++++ Records shown

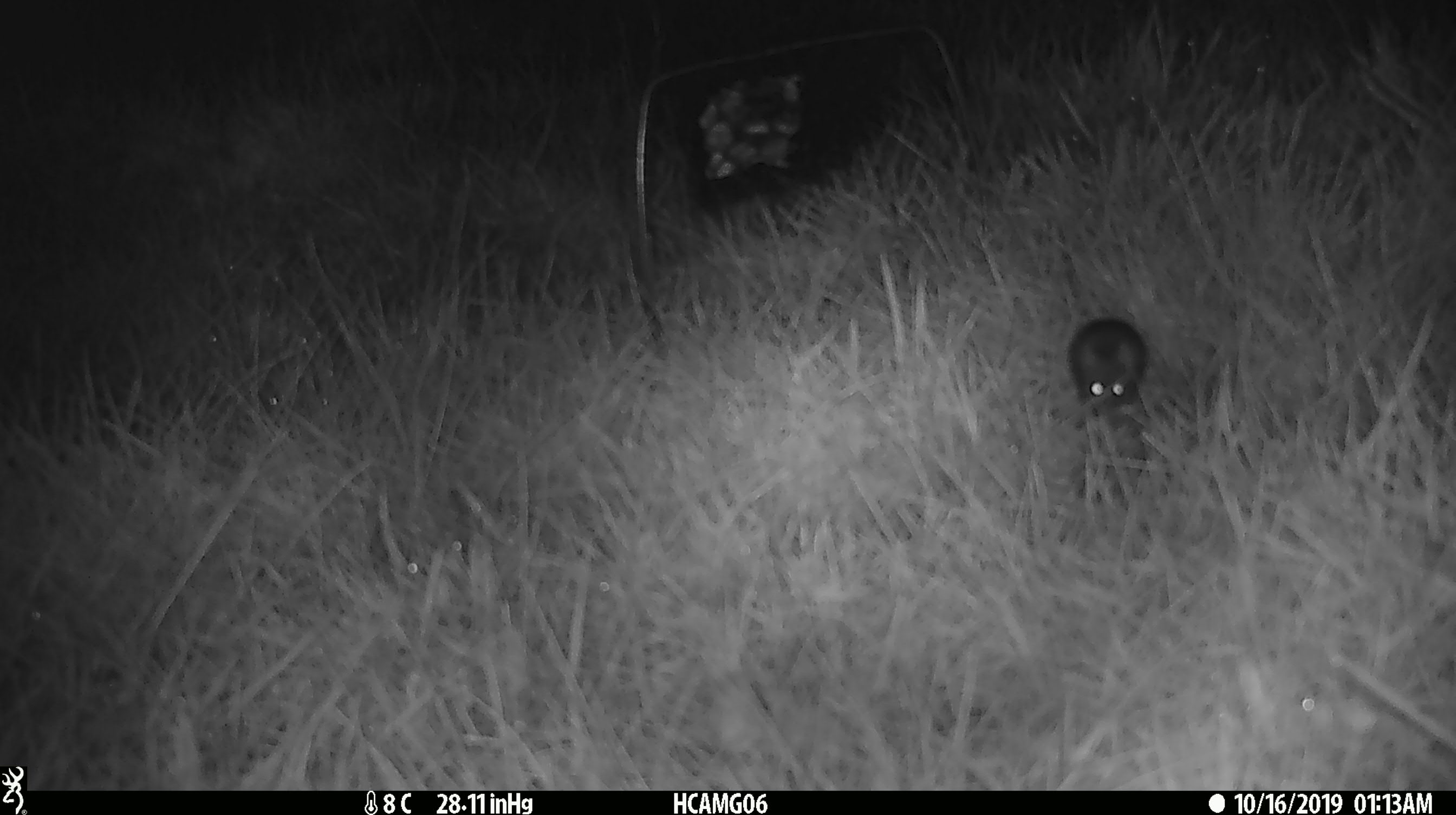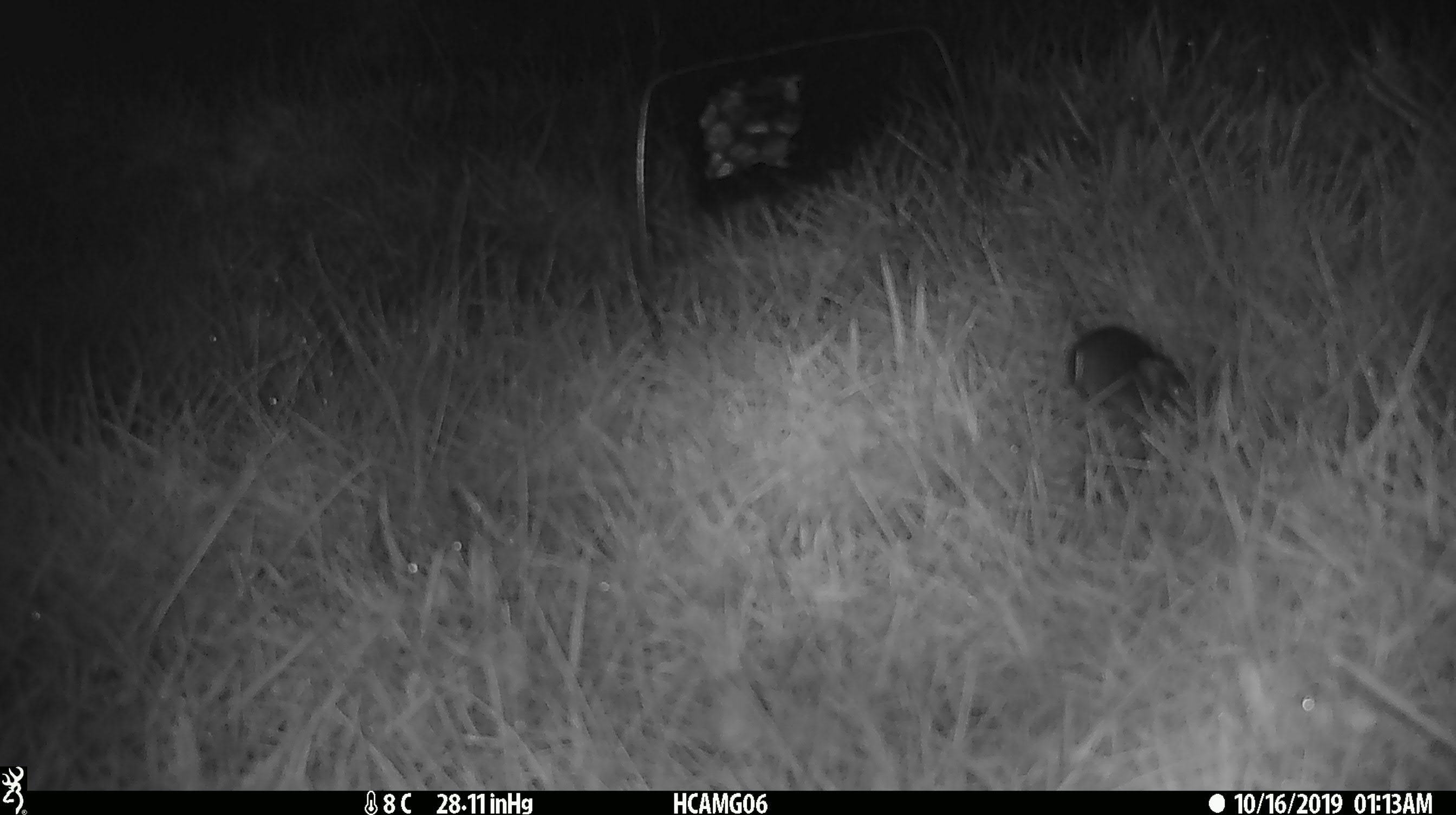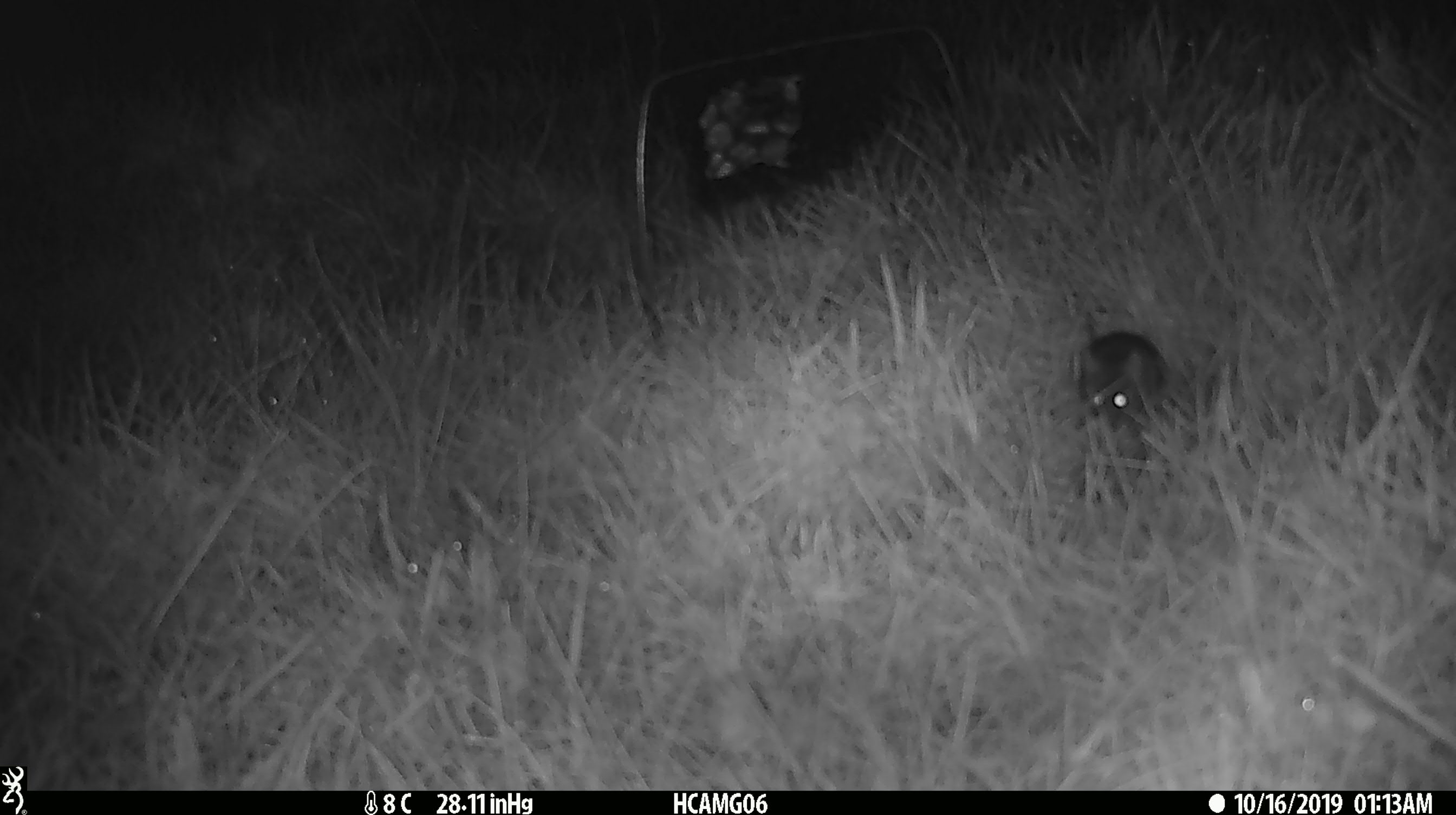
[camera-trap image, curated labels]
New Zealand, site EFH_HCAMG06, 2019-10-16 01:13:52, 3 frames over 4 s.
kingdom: Animalia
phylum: Chordata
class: Mammalia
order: Rodentia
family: Muridae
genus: Mus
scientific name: Mus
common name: mouse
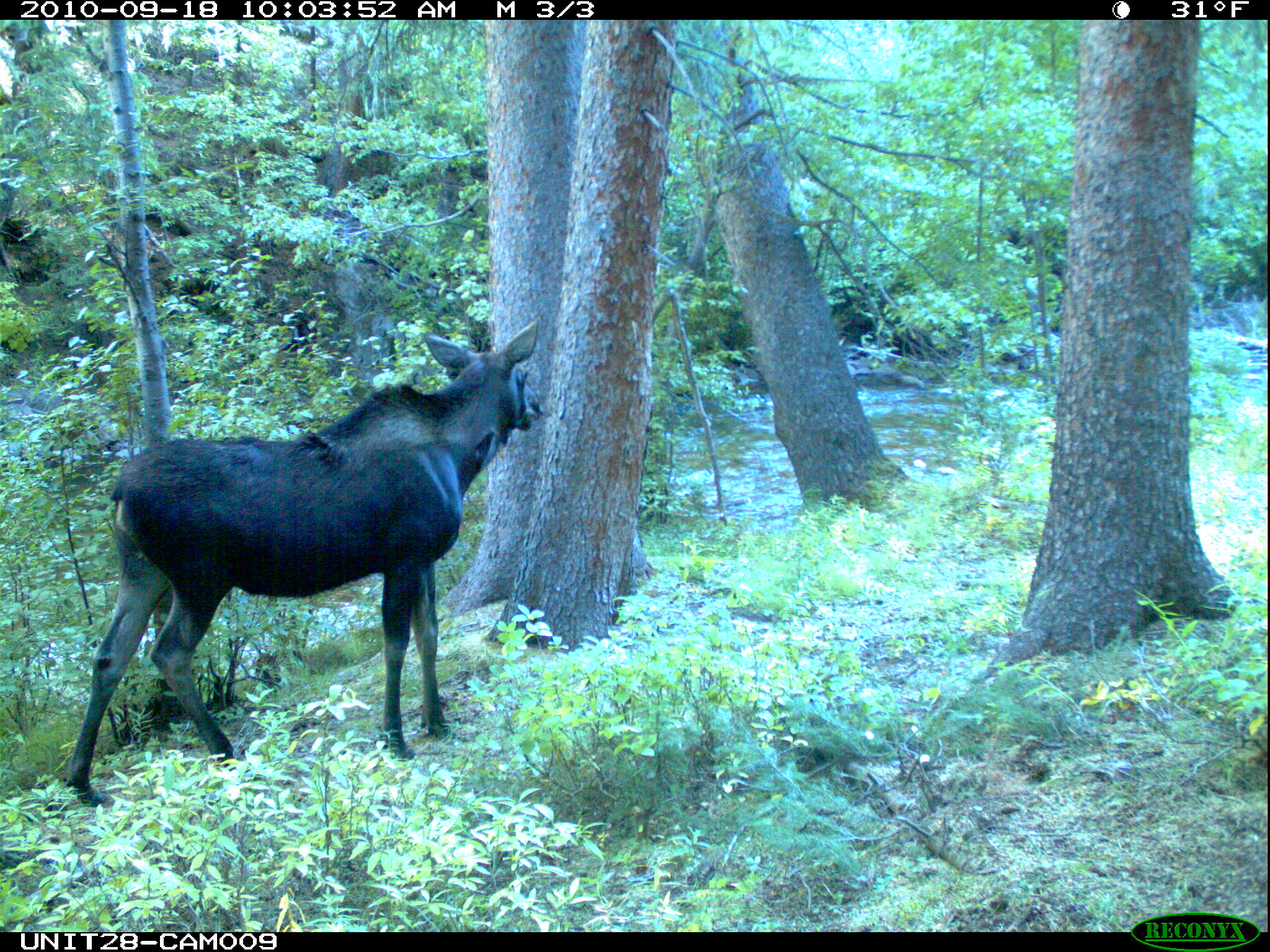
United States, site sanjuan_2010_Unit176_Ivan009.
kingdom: Animalia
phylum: Chordata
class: Mammalia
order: Artiodactyla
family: Cervidae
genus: Alces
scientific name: Alces alces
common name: moose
Alces alces (moose).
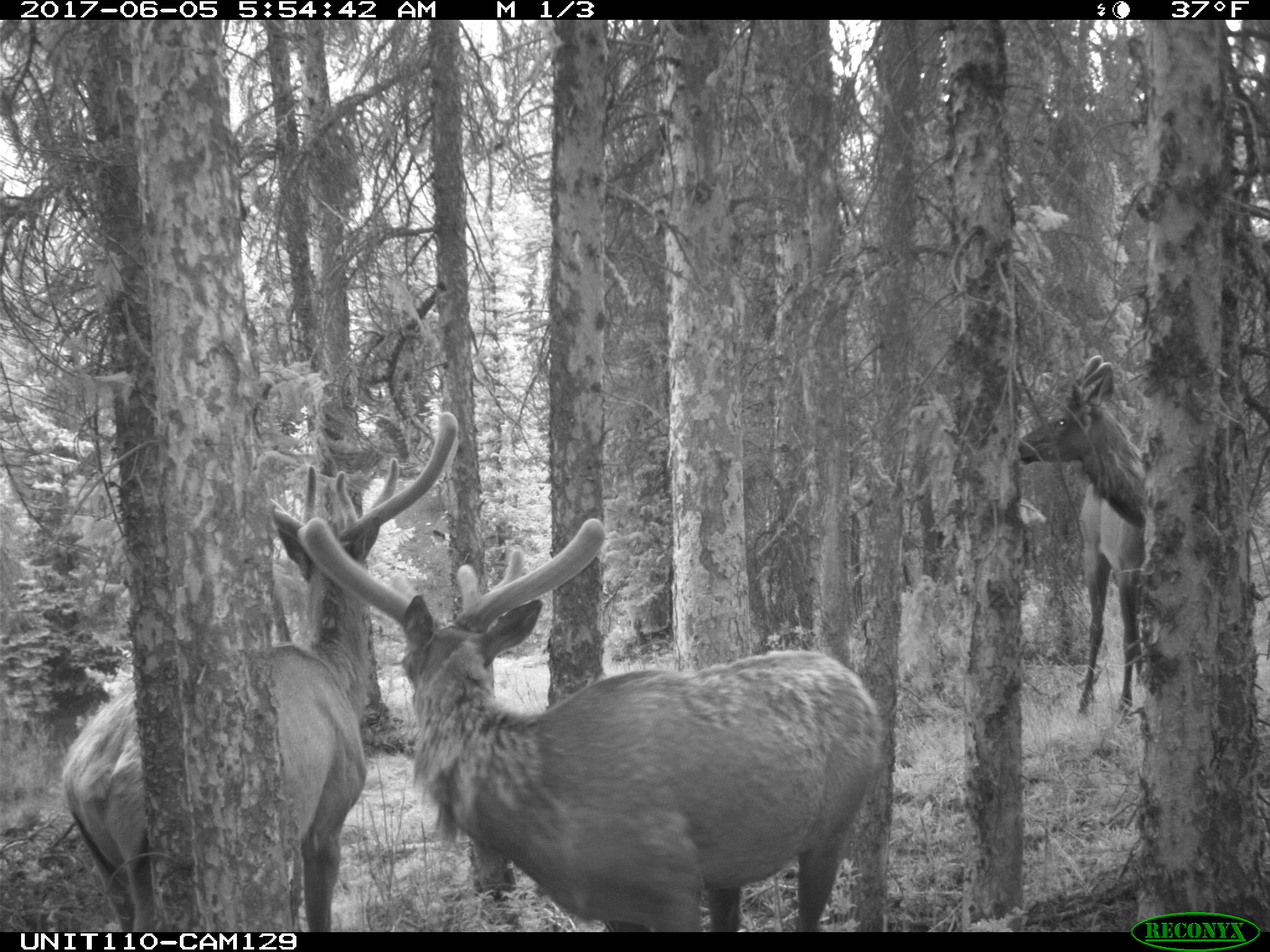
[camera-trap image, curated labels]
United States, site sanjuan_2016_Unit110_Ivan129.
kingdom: Animalia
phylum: Chordata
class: Mammalia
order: Artiodactyla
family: Cervidae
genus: Cervus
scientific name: Cervus elaphus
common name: red deer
Cervus elaphus (red deer).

++++++++

When you set down the material above, keep every word exact and include no pictures.

**Written response**
[camera-trap image, curated labels]
New Zealand, site EFH_HCAMG06, 2019-10-16 01:13:52, 3 frames over 4 s.
kingdom: Animalia
phylum: Chordata
class: Mammalia
order: Rodentia
family: Muridae
genus: Mus
scientific name: Mus
common name: mouse
United States, site sanjuan_2010_Unit176_Ivan009.
kingdom: Animalia
phylum: Chordata
class: Mammalia
order: Artiodactyla
family: Cervidae
genus: Alces
scientific name: Alces alces
common name: moose
Alces alces (moose).
[camera-trap image, curated labels]
United States, site sanjuan_2016_Unit110_Ivan129.
kingdom: Animalia
phylum: Chordata
class: Mammalia
order: Artiodactyla
family: Cervidae
genus: Cervus
scientific name: Cervus elaphus
common name: red deer
Cervus elaphus (red deer).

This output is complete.